Thibault prorrumpió en una breve carcajada amarga.
Sin embargo, Hockan no parecía oír nada de todo eso. Sus sollozos de impotencia continuaron.
Felix lo contenía en un abrazo amable, pero logró volver la cabeza y mirar a los demás.
—Yule, caballeros —dijo, con los ojos vidriosos—. Yule —dijo otra vez—. Y él es nuestro hermano.
Nadie respondió.

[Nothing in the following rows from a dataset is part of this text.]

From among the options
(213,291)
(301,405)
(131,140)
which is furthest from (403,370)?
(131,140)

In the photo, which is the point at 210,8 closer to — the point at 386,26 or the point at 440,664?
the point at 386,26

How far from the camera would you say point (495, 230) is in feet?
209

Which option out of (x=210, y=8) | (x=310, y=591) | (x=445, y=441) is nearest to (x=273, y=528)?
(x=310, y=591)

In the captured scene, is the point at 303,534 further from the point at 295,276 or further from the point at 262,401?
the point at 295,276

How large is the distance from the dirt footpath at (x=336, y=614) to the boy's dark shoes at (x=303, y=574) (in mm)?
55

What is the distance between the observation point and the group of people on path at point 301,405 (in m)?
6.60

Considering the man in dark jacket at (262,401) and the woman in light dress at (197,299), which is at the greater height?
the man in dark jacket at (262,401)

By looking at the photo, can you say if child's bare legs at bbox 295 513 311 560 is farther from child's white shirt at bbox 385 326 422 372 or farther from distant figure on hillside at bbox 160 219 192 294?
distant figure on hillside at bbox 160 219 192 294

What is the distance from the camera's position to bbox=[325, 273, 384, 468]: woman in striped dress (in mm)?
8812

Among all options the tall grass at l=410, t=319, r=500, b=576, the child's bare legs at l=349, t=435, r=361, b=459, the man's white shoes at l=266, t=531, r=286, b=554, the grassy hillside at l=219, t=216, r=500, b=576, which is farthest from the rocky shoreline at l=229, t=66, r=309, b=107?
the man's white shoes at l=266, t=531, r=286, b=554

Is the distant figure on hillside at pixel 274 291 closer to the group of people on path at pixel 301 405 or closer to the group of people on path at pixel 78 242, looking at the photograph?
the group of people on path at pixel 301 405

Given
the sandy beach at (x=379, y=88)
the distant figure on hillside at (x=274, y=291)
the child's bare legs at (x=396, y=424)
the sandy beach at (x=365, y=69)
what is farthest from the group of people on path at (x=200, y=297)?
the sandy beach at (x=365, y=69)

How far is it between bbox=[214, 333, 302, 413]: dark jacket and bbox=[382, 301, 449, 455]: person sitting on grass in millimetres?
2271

Reuben miró de reojo a Phil, que con expresión desalentadoramente triste miraba la mesa y a los dos hombres, aunque también con cierta perplejidad.
Hockan parecía tan destrozado como pueda estarlo un hombre, vaciando el alma con sus sollozos, completamente ajeno a todo y a todos salvo a Felix.
—No sé adónde ir —dijo con la voz ahogada—. No sé qué hacer.
—Yule —dijo Margon por fin. Se levantó y puso la mano derecha en el hombro de Hockan—. Está bien, hermano. Ahora estás con nosotros.
Lisa había regresado con el jersey, pero no era el momento para eso y esperó en la oscuridad.
Hockan vertía lágrimas silenciosas de impotencia.
—Yule —dijo Berenice, con las mejillas arrasadas de lágrimas.
—Yule —dijo Frank con un suspiro de exasperación, alzando la copa.
—Yule —dijo Sergei.
Y la misma palabra salió de los labios de Laura y de Phil y de Lisa y de los otros Geliebten Lakaien.
Laura tenía lágrimas en los ojos. Berenice siguió llorando, asintiendo a los demás con agradecimiento.
Reuben se puso en pie. Se quedó al lado de Felix.
—Gracias —dijo Felix en un susurro confidencial.
—Es medianoche —le indicó Reuben—. El reloj está sonando. —Y rodeó con los brazos a Felix y Hockan antes de volverse para abrazar a su amada Laura.